> _Lesetext_
Konto gekündigt – weil der Sohn Kommunist ist

Wer sein Konto bei einer deutschen Privatbank behalten möchte, wollte sicherstellen, dass es in der Familie keine Kommunisten gibt. Wie die Süddeutsche Zeitung berichtet, wurde einer 62-jähringen Münchnerin nach 45 Jahren unkomplizierter Kundenbeziehung ihr Konto bei der Commerzbank gekündigt, weil ihr Sohn Mitglied der Deutschen Kommunistischen Partei (DKP) ist.

Man könnte meinen, dass nach den hässlichen Erfahrungen mit dem dritten Reich, das bekanntlich statt Tausend Jahren glücklicherweise nur gut ein Dutzend Jahre lang durchgehalten hat, die Sippenhaft aus der Mode gekommen sei. Doch weit gefehlt – die Commerzbank in München will von dieser Tradition nicht lassen.

Seltsam sei dieser Anruf gewesen, berichtet die Frau. Aber vielleicht war es ja auch nur ein blöder Scherz, habe sie sich gedacht, damals im Dezember. Eine Mitarbeiterin der Commerzbank habe sie aufgefordert, die Vollmacht für ihr Konto zu ändern. Der Bank lägen nämlich Erkenntnisse über den Bevollmächtigten vor, weshalb man diese Vollmacht nicht aufrechterhalten könne. Pikant daran ist, dass der Bevollmächtigte der Sohn der Commerzbank-Kundin ist: Kerem Schamberger, 27. Und der ist Kommunist, Sprecher der Deutschen Kommunistischen Partei (DKP) in München.

Als die Mutter per E-Mail Aufklärung über dieses eigenartige Ansinnen ihrer Bank verlangte, antwortete die Commerzbank sogar mit einem Brief. Darin kündigte sie nicht nur die Vollmacht, sondern gleich das ganze Konto der Mutter – “gemäß Nummer 19 Absatz 1 unserer Allgemeinen Geschäftsbedingungen”. Denn die Bank könne damit jederzeit eine Kontoverbindung aufheben. “Von diesem Recht machen wir hiermit Gebrauch.”

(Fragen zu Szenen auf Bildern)

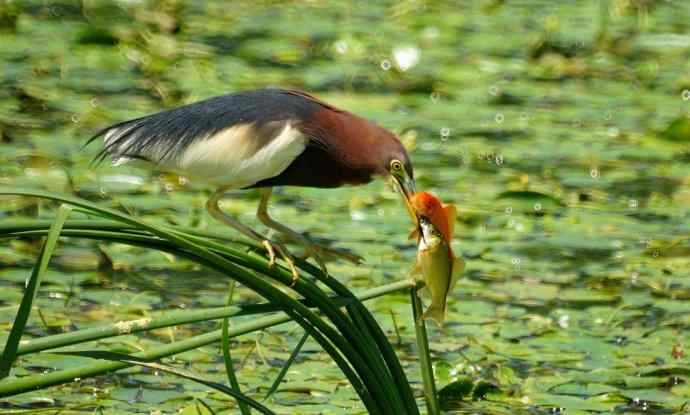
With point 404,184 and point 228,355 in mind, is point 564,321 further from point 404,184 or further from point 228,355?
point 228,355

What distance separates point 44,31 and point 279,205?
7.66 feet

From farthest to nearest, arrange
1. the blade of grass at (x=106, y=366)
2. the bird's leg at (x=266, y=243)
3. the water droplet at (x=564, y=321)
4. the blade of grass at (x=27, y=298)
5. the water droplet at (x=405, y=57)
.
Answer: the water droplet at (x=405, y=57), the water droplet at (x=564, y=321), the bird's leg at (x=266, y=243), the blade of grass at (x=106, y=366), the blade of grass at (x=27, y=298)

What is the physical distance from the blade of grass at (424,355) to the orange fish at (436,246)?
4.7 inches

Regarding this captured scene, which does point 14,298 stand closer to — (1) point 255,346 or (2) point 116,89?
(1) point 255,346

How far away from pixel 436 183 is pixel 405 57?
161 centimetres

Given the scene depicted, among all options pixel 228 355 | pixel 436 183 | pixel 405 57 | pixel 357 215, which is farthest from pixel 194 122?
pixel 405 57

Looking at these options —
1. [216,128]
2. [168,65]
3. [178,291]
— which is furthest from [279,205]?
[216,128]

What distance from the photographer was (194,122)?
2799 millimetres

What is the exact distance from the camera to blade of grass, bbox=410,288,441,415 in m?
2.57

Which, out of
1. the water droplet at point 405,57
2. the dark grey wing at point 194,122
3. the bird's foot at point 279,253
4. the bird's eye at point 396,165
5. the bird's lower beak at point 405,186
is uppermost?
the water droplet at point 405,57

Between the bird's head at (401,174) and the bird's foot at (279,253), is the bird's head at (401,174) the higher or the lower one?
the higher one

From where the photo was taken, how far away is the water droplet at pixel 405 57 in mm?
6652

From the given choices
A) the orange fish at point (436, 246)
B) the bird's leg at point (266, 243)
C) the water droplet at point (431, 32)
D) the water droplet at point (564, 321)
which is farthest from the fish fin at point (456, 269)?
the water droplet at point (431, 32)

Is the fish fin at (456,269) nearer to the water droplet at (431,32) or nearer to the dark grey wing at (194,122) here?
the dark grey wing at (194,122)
==
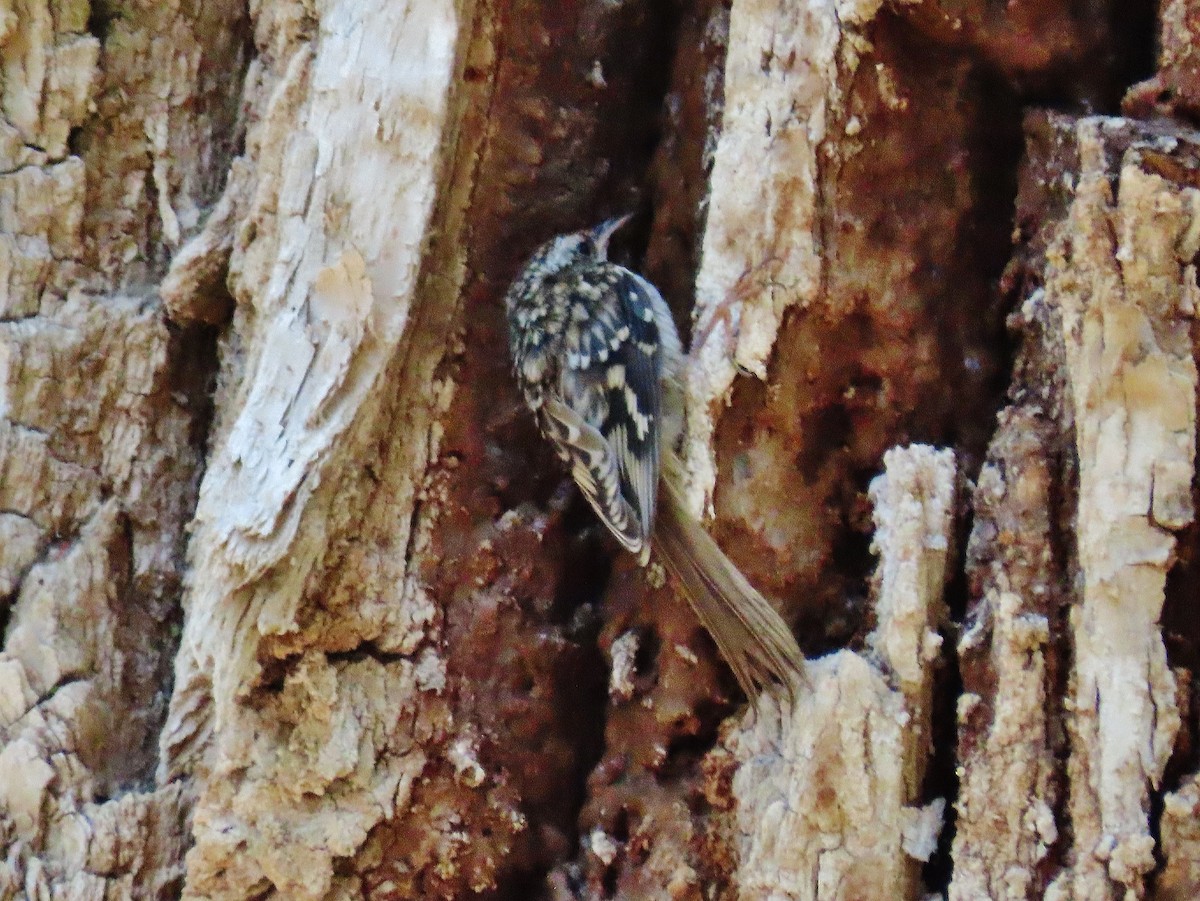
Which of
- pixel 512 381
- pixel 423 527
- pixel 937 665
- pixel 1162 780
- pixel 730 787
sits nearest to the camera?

> _Aufgaben_
(a) Beantworte anhand des Lesetexts über die Kontokündigung die folgenden Fragen und kennzeichne die Antworten ebenso mit (i), (ii) und (iii):
(i) Wie viele Jahre lang war die Münchnerin Kundin der Commerzbank?
(ii) In welchem Monat erhielt sie den Anruf der Bankmitarbeiterin?
(iii) Auf welche Regelung berief sich die Commerzbank bei der Kündigung des Kontos?
(b) Erkläre in einem bis drei Sätzen, mit welcher Begründung die Bankmitarbeiterin laut dem Lesetext über die Kontokündigung verlangte, die Vollmacht für das Konto zu ändern.
(c) Schreibe den Lesetext über die Kontokündigung nach seinem letzten Satz weiter.

> _Lösungen_
(a)
(i) 45 Jahre
(ii) Im Dezember
(iii) Auf Nummer 19 Absatz 1 ihrer Allgemeinen Geschäftsbedingungen

(b) Der Bank lägen Erkenntnisse über den Bevollmächtigten vor, weshalb sie diese Vollmacht nicht aufrechterhalten könne. Bevollmächtigt war der Sohn der Kundin, Kerem Schamberger, Sprecher der DKP in München.

(c)
Was hat die Commerzbank nur plötzlich gegen ihre bis dato unbescholtene Kundin? Der Sohn Kerem Schamberger kann sich nur einen politischen Reim auf die Kündigung machen. Doch er betont: Vorbestraft sei er nicht, Schulden habe er keine, mit der Vollmacht nie Geld abgehoben. Aber Kommunist ist er. Und daraus macht er kein Geheimnis, das kann jeder nachlesen oder hören. Er räumt freimütig ein, dass er kein Freund der Banken in ihre jetzigen Form ist. Er fordert, die Banken zu vergesellschaften. Mit dieser Forderung steht er keineswegs allein.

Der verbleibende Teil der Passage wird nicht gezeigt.